As for money, our contribution to EU budgets delivers more in terms of both security and influence than most other expenditure. The EU provides us and many other countries with cooperative institutions and tools to tackle not just the consequences but also the causes of the security challenges that face us in the 21st century. The last thing this country needs is to lose our role in the EU's security, defence and foreign policy decisions. Nor do we want to lose the important human and gender rights and leverage provided by the EU, nor protective labour and environmental legislation, nor put at risk a host of other European benefits that would go down the plughole if Cameron's inept tactics and short-sighted political gambles result in Britain having to exit the European Union.
As the growing support for "Another Europe is Possible" demonstrates, it's not that progressives think the EU is fine as it is. But we believe that working inside the EU to achieve the improvements and changes will be better for Britain's future security, stability and well-being than going it alone.

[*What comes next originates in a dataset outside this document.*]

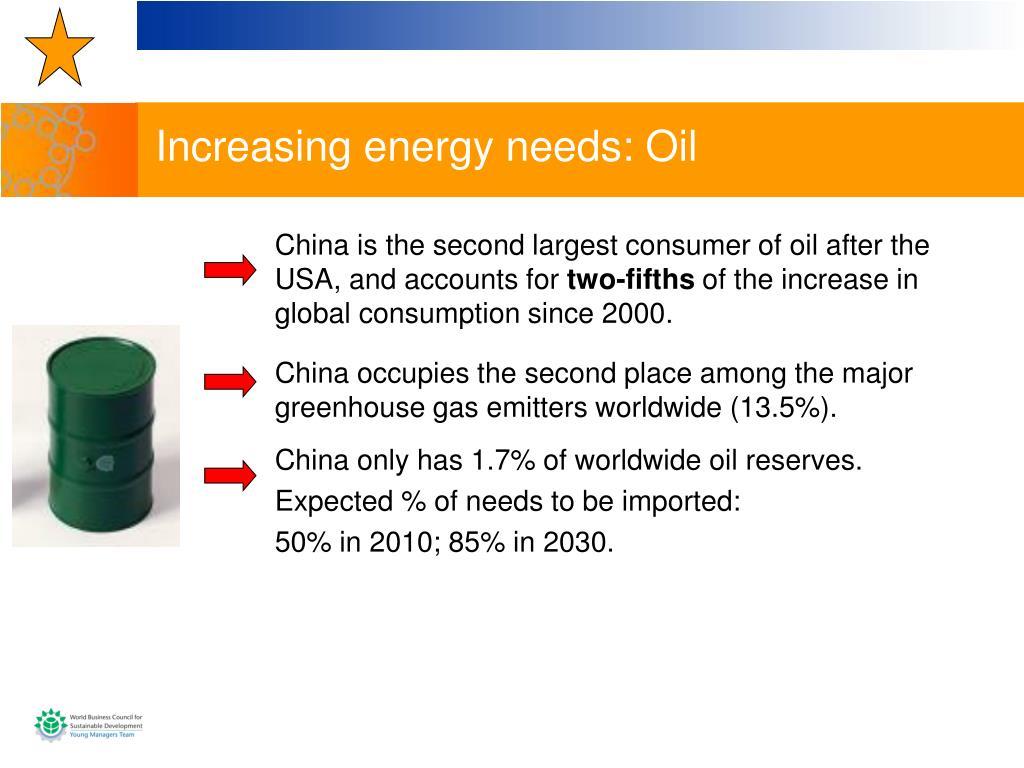 Increasing energy needs: Oil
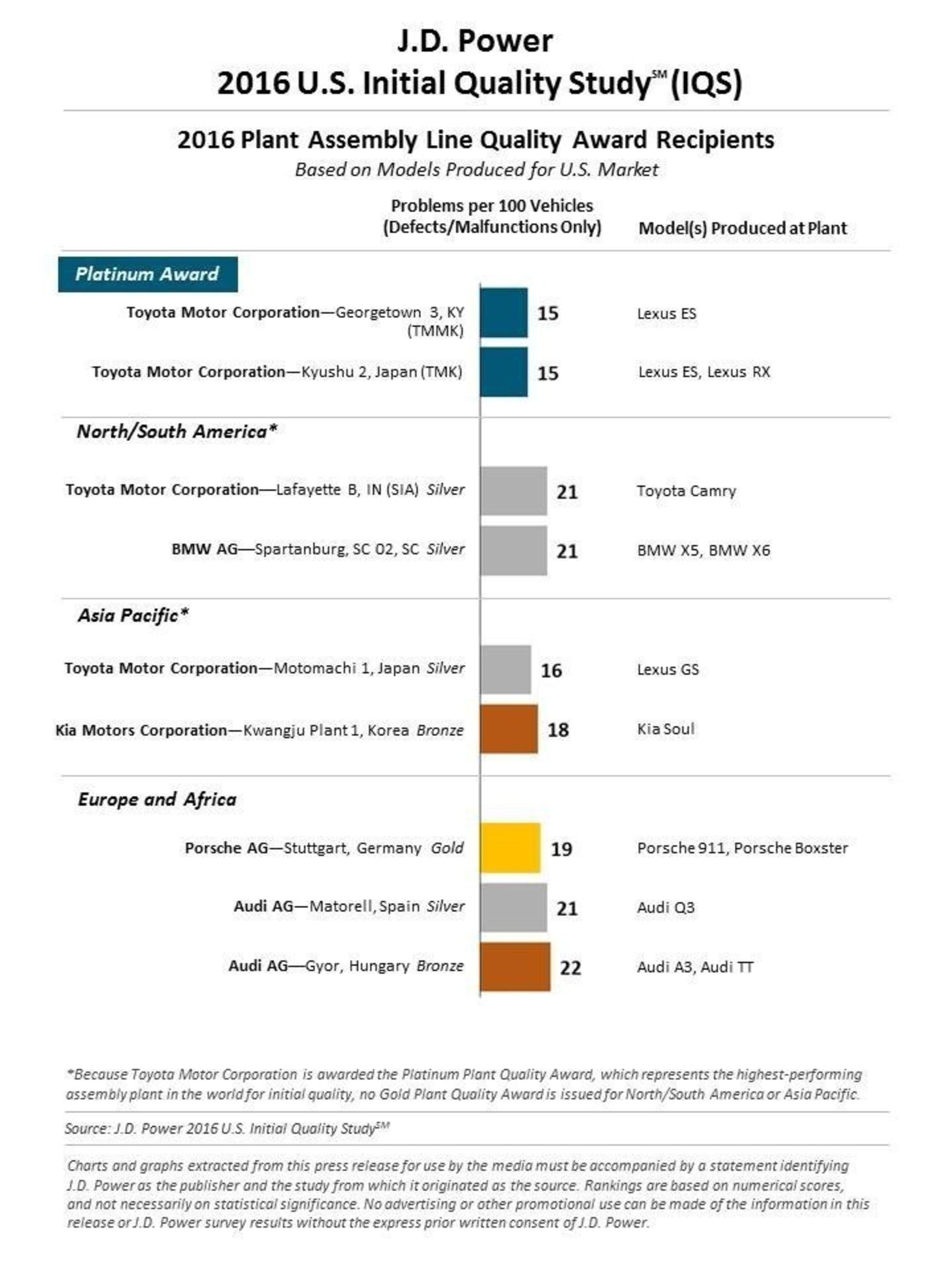 2016 J.D. Power U.S. IQS Plant Quality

June 20 is World Refugee Day. Coming together to mourn Jo Cox MP, tragically murdered by a hate-filled man wielding a gun and knife, Trident Ploughshares and Women in Black are turning their ongoing Trident protest at AWE Burghfield into a wider demand to control weapons, end male violence and support refugees from war-torn countries like Syria. The best way we can honour this brilliant MP's life is to take forward the issues that she passionately cared about and worked on.
These issues go to the heart of the EU referendum.